Music and Church Services: Liturgy

The basic difference between music in church in the Middle Ages and now is that now the music is usually a matter of free choice by the minister — think of gospel music — whereas then it was fixed by a higher authority. This was true even in humble parish churches — that is, local churches for ordinary people — and all the more so for the higher ranks of Christendom: monks and nuns in monasteries, and priests and clerics attached to the great cathedrals.

“God is gone up with a shout, the LORD with the sound of a trumpet. Sing praises to God, sing praises; sing praises unto our King, sing praises.”

Psalm 47:5–6

The higher authority was called the liturgy. A whole set of services was arranged according to the calendar, specifying how to worship in summer or winter, on Sunday or a weekday, at night or in the morning, and how to celebrate All Saints’ Day or Christmas, mark the beginning of Lent, or pray to the Virgin Mary or a patron saint.

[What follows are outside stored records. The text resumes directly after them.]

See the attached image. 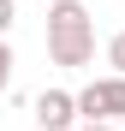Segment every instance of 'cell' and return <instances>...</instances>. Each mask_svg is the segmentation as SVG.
Wrapping results in <instances>:
<instances>
[{
	"instance_id": "5b68a950",
	"label": "cell",
	"mask_w": 125,
	"mask_h": 131,
	"mask_svg": "<svg viewBox=\"0 0 125 131\" xmlns=\"http://www.w3.org/2000/svg\"><path fill=\"white\" fill-rule=\"evenodd\" d=\"M6 83H12V48H6V36H0V95H6Z\"/></svg>"
},
{
	"instance_id": "7a4b0ae2",
	"label": "cell",
	"mask_w": 125,
	"mask_h": 131,
	"mask_svg": "<svg viewBox=\"0 0 125 131\" xmlns=\"http://www.w3.org/2000/svg\"><path fill=\"white\" fill-rule=\"evenodd\" d=\"M77 113H83V119H101V125L125 119V78H95V83H83V90H77Z\"/></svg>"
},
{
	"instance_id": "277c9868",
	"label": "cell",
	"mask_w": 125,
	"mask_h": 131,
	"mask_svg": "<svg viewBox=\"0 0 125 131\" xmlns=\"http://www.w3.org/2000/svg\"><path fill=\"white\" fill-rule=\"evenodd\" d=\"M107 60H113V78H125V30L107 42Z\"/></svg>"
},
{
	"instance_id": "8992f818",
	"label": "cell",
	"mask_w": 125,
	"mask_h": 131,
	"mask_svg": "<svg viewBox=\"0 0 125 131\" xmlns=\"http://www.w3.org/2000/svg\"><path fill=\"white\" fill-rule=\"evenodd\" d=\"M12 18H18V12H12V0H0V36L12 30Z\"/></svg>"
},
{
	"instance_id": "52a82bcc",
	"label": "cell",
	"mask_w": 125,
	"mask_h": 131,
	"mask_svg": "<svg viewBox=\"0 0 125 131\" xmlns=\"http://www.w3.org/2000/svg\"><path fill=\"white\" fill-rule=\"evenodd\" d=\"M83 131H113V125H101V119H83Z\"/></svg>"
},
{
	"instance_id": "3957f363",
	"label": "cell",
	"mask_w": 125,
	"mask_h": 131,
	"mask_svg": "<svg viewBox=\"0 0 125 131\" xmlns=\"http://www.w3.org/2000/svg\"><path fill=\"white\" fill-rule=\"evenodd\" d=\"M72 119H77V95L72 90H42L36 95V125L42 131H66Z\"/></svg>"
},
{
	"instance_id": "6da1fadb",
	"label": "cell",
	"mask_w": 125,
	"mask_h": 131,
	"mask_svg": "<svg viewBox=\"0 0 125 131\" xmlns=\"http://www.w3.org/2000/svg\"><path fill=\"white\" fill-rule=\"evenodd\" d=\"M95 54V18L83 12V0H54L48 6V60L54 66H89Z\"/></svg>"
}]
</instances>
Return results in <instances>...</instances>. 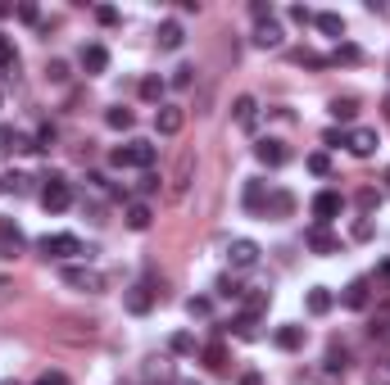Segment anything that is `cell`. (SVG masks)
I'll return each mask as SVG.
<instances>
[{
  "instance_id": "7c38bea8",
  "label": "cell",
  "mask_w": 390,
  "mask_h": 385,
  "mask_svg": "<svg viewBox=\"0 0 390 385\" xmlns=\"http://www.w3.org/2000/svg\"><path fill=\"white\" fill-rule=\"evenodd\" d=\"M227 258H232V267H254L259 263V245L254 240H232V249H227Z\"/></svg>"
},
{
  "instance_id": "8d00e7d4",
  "label": "cell",
  "mask_w": 390,
  "mask_h": 385,
  "mask_svg": "<svg viewBox=\"0 0 390 385\" xmlns=\"http://www.w3.org/2000/svg\"><path fill=\"white\" fill-rule=\"evenodd\" d=\"M250 14H254V23H268V18H272V5H268V0H254Z\"/></svg>"
},
{
  "instance_id": "7402d4cb",
  "label": "cell",
  "mask_w": 390,
  "mask_h": 385,
  "mask_svg": "<svg viewBox=\"0 0 390 385\" xmlns=\"http://www.w3.org/2000/svg\"><path fill=\"white\" fill-rule=\"evenodd\" d=\"M268 214H272V218H291V214H295V195H291V190L268 195Z\"/></svg>"
},
{
  "instance_id": "bcb514c9",
  "label": "cell",
  "mask_w": 390,
  "mask_h": 385,
  "mask_svg": "<svg viewBox=\"0 0 390 385\" xmlns=\"http://www.w3.org/2000/svg\"><path fill=\"white\" fill-rule=\"evenodd\" d=\"M36 385H69V381H64V377H60V372H46V377H41V381H36Z\"/></svg>"
},
{
  "instance_id": "5b68a950",
  "label": "cell",
  "mask_w": 390,
  "mask_h": 385,
  "mask_svg": "<svg viewBox=\"0 0 390 385\" xmlns=\"http://www.w3.org/2000/svg\"><path fill=\"white\" fill-rule=\"evenodd\" d=\"M340 209H345L340 190H318V195H313V218H318V227L336 223V218H340Z\"/></svg>"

All the largest world religions — Islam, Hinduism, and Buddhism as well as Christianity and Judaism — have complex systems of worship, or liturgies, and they all involve singing or chanting. Zen, for example, has a particular liturgy within Buddhism. Liturgies also include prescriptions for dress, incense, candles, movements, and so on. In Christianity, the central dates of the liturgy concern the life of Christ (his birth at Christmas, his crucifixion and resurrection at Easter) and the main saints, especially the Virgin Mary (her birthday, the day she ascended to heaven).

Monks and nuns in the Middle Ages spent an amazing amount of their time in prayer. Besides the Mass, a lengthy ceremony that might happen more than once a day, there were no fewer than eight other prayer services through the day and night. Large portions of all these services were sung. Each prayer was assigned its own music, in traditions built up over the years through small additions and adjustments to a traditional prototype.

Listening to this singing was not so much listening as worshipping, while allowing music to expand the devotional experience. Hearing liturgical chant today, one feels less like a listener in the modern sense than like a privileged eavesdropper, someone who has been allowed to attend a select occasion that is partly musical, but mainly spiritual. The experience is an intimate and tranquil one — cool and, to some listeners, especially satisfying.